━━ GIVEN RECORDS ━━

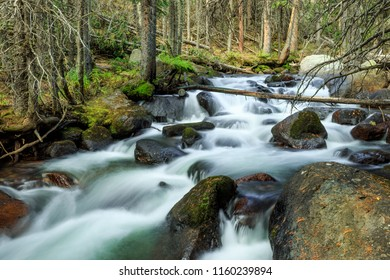 Horizontal orientation color image with long exposure of waterfalls in the Indian Peaks Wilderness area of Colorado, USA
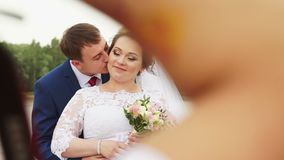 The groom kisses the bride on the cheek stock video footage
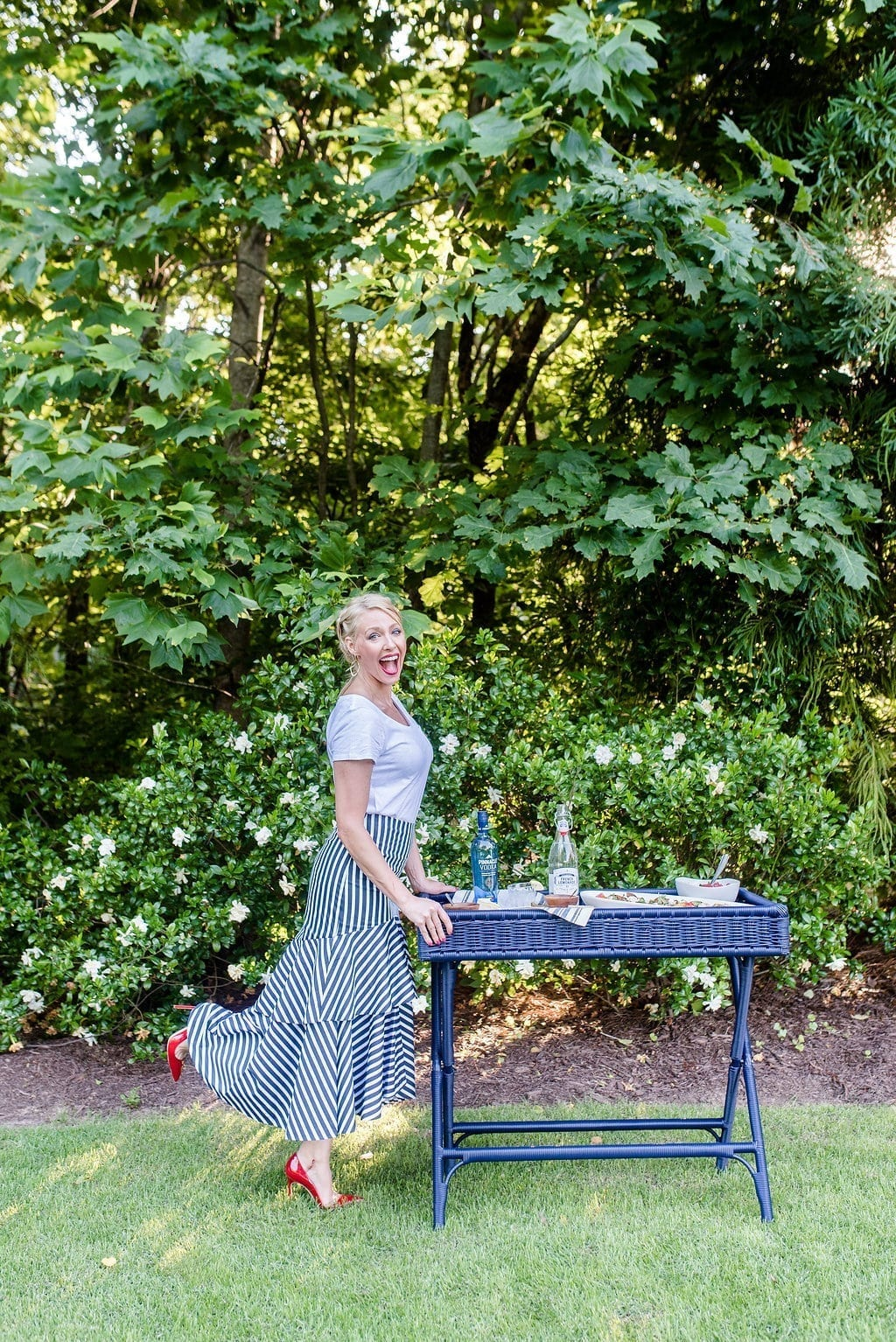 Outdoor entertaining tips from lifestyle blogger, bluegraygal. Gardenia bush and blue bar cart with Pinnacle Vodka.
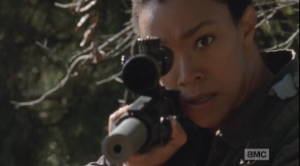 Sasha's eyes are wild, and her manner is looking more and more agitated as she raises her rifle again, and begins picking off all the framed pictures, one by one. Each shot is perfectly aimed, not a bullet wasted...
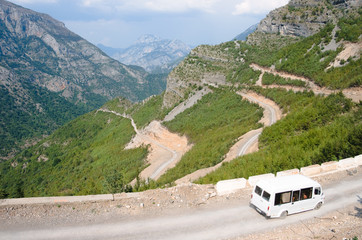 Minibus, Winding Road And Albanian Mountains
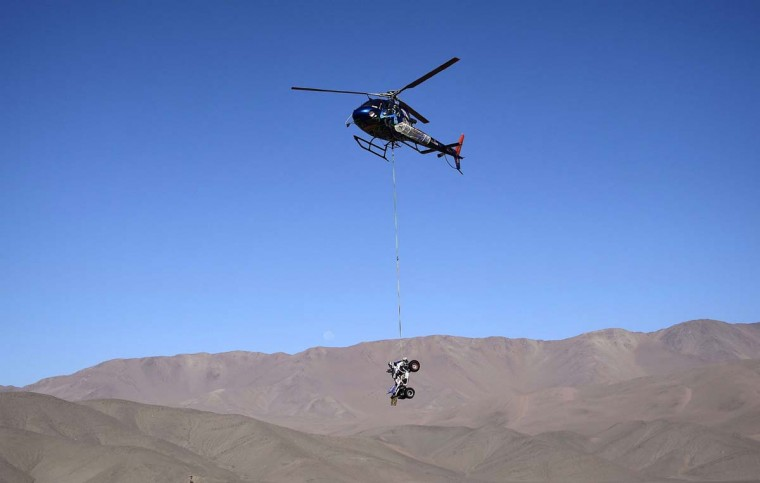 A helicopter lifts a quad before the Stage 5 of the Dakar 2015 between Copiapo and Antofogasta, Chile, on January 8. FRANCK FIFEFRANCK FIFE - AFP/GETTY IMAGES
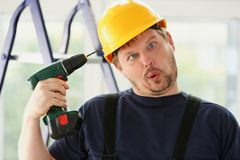 Idiot worker using electric drill portrait Royalty Free Stock Images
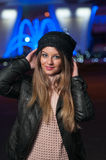 Fashionable lady wearing cap and black jacket outdoor in xmas scenery with blue lights in background. Portrait of young beautiful Stock Photography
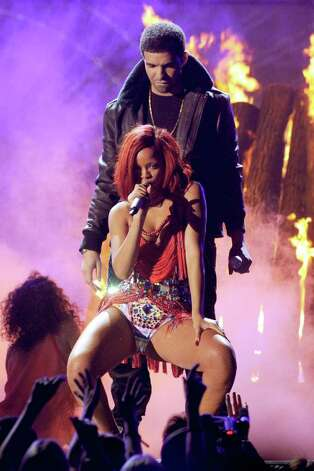 LOS ANGELES, CA - FEBRUARY 13:  Singers Drake (L) and Rihanna perform onstage during The 53rd Annual GRAMMY Awards held at Staples Center on February 13, 2011 in Los Angeles, California.  (Photo by Kevin Winter/Getty Images) *** Local Caption *** Drake;Rihanna Photo: Kevin Winter, Getty Images / 2011 Getty Images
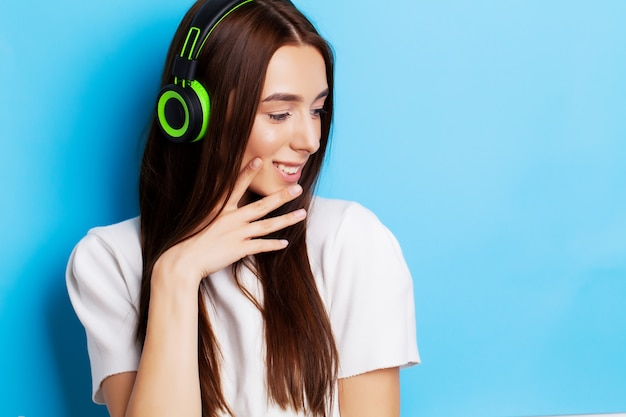 Schönes junges frauenmodell hört musik in kopfhörern auf blau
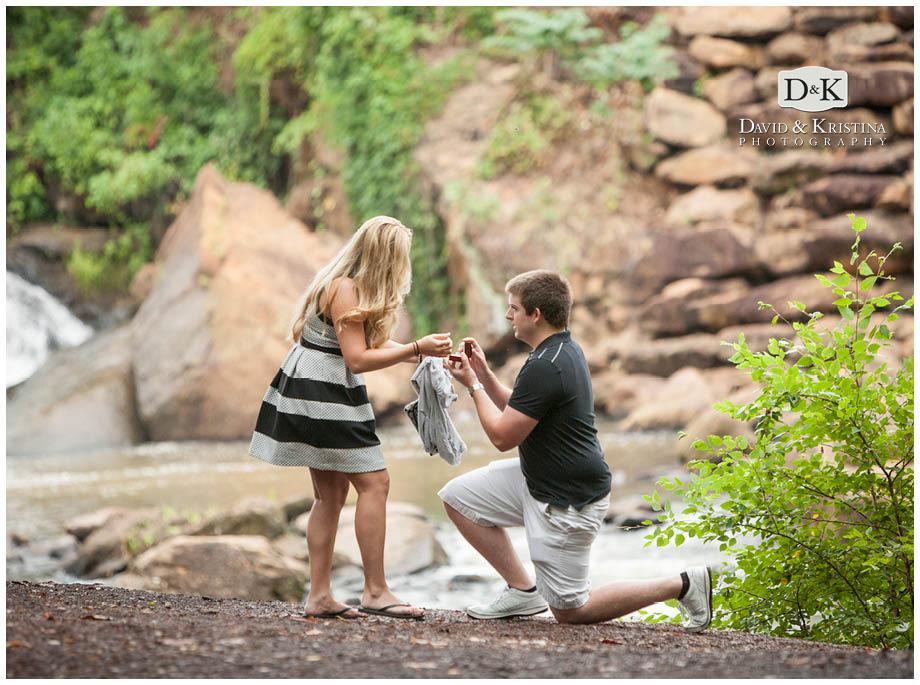 Adam opens the ring box to show Lauren the diamond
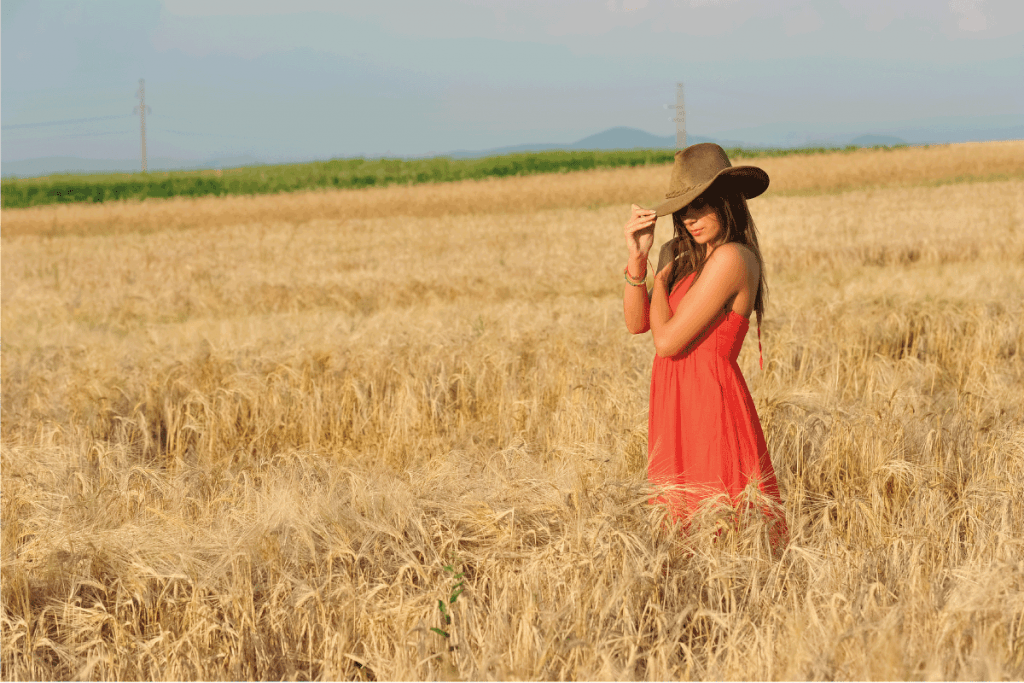 Beautiful woman with orange dress and hat standing in wheat field. What Color Lipstick Goes With An Orange Dress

━━━

TASK STATEMENT: What is needed is an exact copy of every entry, with the pictures removed.

REPLY TO THE TASK:
 Horizontal orientation color image with long exposure of waterfalls in the Indian Peaks Wilderness area of Colorado, USA
 The groom kisses the bride on the cheek stock video footage
 Outdoor entertaining tips from lifestyle blogger, bluegraygal. Gardenia bush and blue bar cart with Pinnacle Vodka.
 Sasha's eyes are wild, and her manner is looking more and more agitated as she raises her rifle again, and begins picking off all the framed pictures, one by one. Each shot is perfectly aimed, not a bullet wasted...
 Minibus, Winding Road And Albanian Mountains
 A helicopter lifts a quad before the Stage 5 of the Dakar 2015 between Copiapo and Antofogasta, Chile, on January 8. FRANCK FIFEFRANCK FIFE - AFP/GETTY IMAGES
 Idiot worker using electric drill portrait Royalty Free Stock Images
 Fashionable lady wearing cap and black jacket outdoor in xmas scenery with blue lights in background. Portrait of young beautiful Stock Photography
 LOS ANGELES, CA - FEBRUARY 13:  Singers Drake (L) and Rihanna perform onstage during The 53rd Annual GRAMMY Awards held at Staples Center on February 13, 2011 in Los Angeles, California.  (Photo by Kevin Winter/Getty Images) *** Local Caption *** Drake;Rihanna Photo: Kevin Winter, Getty Images / 2011 Getty Images
 Schönes junges frauenmodell hört musik in kopfhörern auf blau
 Adam opens the ring box to show Lauren the diamond
 Beautiful woman with orange dress and hat standing in wheat field. What Color Lipstick Goes With An Orange Dress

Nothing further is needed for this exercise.